## ARTIGO
——————————
Muitas crianças deixam de vivenciar uma infância saudável em
função da busca doentia pelo embelezamento, como se quisessem se parecer com
suas bonecas. Basta observarmos a quantidade de bens de consumo que antigamente
eram restritos ao mundo adulto, como o salto alto, o sutiã e a maquiagem, e que
hoje são vendidos abundantemente ao público infantil.
Enormes olhos azuis, cabelos lisos e louros, pernas longas,
seios grandes e uma cintura tão fina que só teria espaço para acomodar metade de
um rim e alguns centímetros de intestino. Essa é a Barbie, a boneca mais
vendida do mundo, que, mesmo cinquentona, ainda suscita polêmica. Alvo de
críticas de quem crê que ela promove a imagem nada saudável da mulher e
incentiva clichês sexistas, ela agora estrela a série de documentários “The
Barbie Project” (o projeto Barbie), nos quais crianças são gravadas interagindo
com exemplares do brinquedo, enquanto os pais são confrontados com a pergunta
“o que você acha da Barbie?”
Grande parte das respostas é negativa, e o fato de os vídeos
serem produzidos pela própria fabricante da boneca, a Mattel, poderia sugerir
uma inequívoca abertura às críticas. Mas o que o “experimento” tenta mesmo
provar é que, enquanto os pais estão preocupados se a boneca é uma boa
influência, as crianças só estão interessadas em “se divertir e criar
histórias”.
——————————
## REGISTROS FORNECIDOS
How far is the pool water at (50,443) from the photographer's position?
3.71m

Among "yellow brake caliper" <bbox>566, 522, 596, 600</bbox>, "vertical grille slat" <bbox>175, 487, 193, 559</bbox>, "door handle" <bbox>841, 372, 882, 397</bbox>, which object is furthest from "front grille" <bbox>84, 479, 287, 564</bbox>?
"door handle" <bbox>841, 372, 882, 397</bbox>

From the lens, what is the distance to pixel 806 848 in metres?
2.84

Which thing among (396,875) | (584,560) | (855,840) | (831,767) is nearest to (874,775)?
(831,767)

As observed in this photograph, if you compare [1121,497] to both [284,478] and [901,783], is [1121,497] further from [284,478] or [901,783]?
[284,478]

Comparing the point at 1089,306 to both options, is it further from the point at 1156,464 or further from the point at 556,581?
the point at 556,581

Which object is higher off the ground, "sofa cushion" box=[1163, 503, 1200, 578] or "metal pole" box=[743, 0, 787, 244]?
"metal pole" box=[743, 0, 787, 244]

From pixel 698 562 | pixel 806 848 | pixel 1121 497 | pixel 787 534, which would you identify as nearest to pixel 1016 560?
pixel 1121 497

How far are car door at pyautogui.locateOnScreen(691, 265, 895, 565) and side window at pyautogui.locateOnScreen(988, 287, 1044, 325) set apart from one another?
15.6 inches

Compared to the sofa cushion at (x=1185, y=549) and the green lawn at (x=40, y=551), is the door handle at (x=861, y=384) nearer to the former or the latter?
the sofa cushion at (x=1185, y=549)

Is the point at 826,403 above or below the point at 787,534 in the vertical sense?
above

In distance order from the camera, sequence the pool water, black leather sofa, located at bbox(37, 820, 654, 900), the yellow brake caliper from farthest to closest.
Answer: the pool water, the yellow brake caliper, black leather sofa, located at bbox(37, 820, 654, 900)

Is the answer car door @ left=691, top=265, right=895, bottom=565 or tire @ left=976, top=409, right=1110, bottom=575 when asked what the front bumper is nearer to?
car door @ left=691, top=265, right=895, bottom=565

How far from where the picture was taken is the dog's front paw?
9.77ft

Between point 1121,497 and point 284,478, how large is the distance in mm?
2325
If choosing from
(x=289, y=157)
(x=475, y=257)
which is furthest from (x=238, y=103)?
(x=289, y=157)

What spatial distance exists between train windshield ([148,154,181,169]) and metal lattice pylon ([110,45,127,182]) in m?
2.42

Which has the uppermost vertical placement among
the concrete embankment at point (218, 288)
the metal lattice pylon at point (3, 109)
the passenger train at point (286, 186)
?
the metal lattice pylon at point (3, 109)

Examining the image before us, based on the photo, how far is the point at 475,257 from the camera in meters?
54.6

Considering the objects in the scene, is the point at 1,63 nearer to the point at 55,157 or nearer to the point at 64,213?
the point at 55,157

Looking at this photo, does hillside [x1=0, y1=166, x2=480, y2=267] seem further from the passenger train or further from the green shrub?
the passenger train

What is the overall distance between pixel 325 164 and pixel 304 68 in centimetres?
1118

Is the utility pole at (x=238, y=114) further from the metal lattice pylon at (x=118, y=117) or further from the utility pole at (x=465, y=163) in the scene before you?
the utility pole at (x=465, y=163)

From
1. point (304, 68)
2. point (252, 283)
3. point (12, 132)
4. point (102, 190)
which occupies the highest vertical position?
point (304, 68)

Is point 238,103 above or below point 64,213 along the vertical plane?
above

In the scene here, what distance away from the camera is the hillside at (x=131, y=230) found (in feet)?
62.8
——————————
## EXERCÍCIOS A RESOLVER
(1) De acordo com o artigo sobre a Barbie, qual empresa produz os vídeos da série “The Barbie Project”?
(2) Prossiga com o artigo sobre a Barbie e a infância a partir da última frase apresentada.

## RESPOSTAS DO EXERCÍCIO
(1) A Mattel, a própria fabricante da boneca.

(2)
— As crianças sabem que a Barbie é só um brinquedo. É uma
personagem representada em vários formatos: entretenimento, animação, boneca,
publicação etc. Pessoas reais são a principal influência em muitos temas,
incluindo uma imagem corporal saudável — defende, por e-mail, Michale Shore,
vice-presidente mundial de pesquisa com consumidores na Mattel. — A Barbie é
uma ferramenta para o jogo criativo, a criança tem a oportunidade de projetar
várias personalidades sobre a boneca.
A visão da Mattel está longe de ser unânime. Mãe de três
filhos e cofundadora do Movimento Infância Livre de Consumismo, Debora Diniz
até deixa Ana Cecília, de 6 anos, João Felipe, de 9, e Pedro Gabriel, de 11,
brincarem com a Barbie, mas está sempre atenta ao comportamento que ela
estimula.
— Antes as meninas brincavam com imitações de bebês. Ou
seja, eram treinadas para serem mães. A Barbie tem muitas profissões, o que
parece uma ideia interessante. Porém, observando mais de perto, percebemos que
ela colocou um padrão de beleza e consumo inatingíveis. Você pode ser o que
quiser, desde que seja loura, alta, magra e rica. É muito cruel — afirma
Debora, que, em sua militância, luta por uma regulamentação maior da
publicidade direcionada às crianças.
Na casa da educadora Helena Altmann, professora do programa
de pós-graduação em Educação da Unicamp, as Barbies de sua filha de 9 anos
dividem espaço na caixa de brinquedos com carrinhos, animais em miniatura,
corda de pular etc.
— A melhor opção é apresentar outras possibilidades —
observa a professora. — Na época da posse da (presidente) Dilma (Rousseff),
minha filha, que assistia à TV comigo no momento, pegou um carrinho conversível
e reproduziu a cena com suas bonecas. As crianças de fato criam novas
possibilidades de inserção social.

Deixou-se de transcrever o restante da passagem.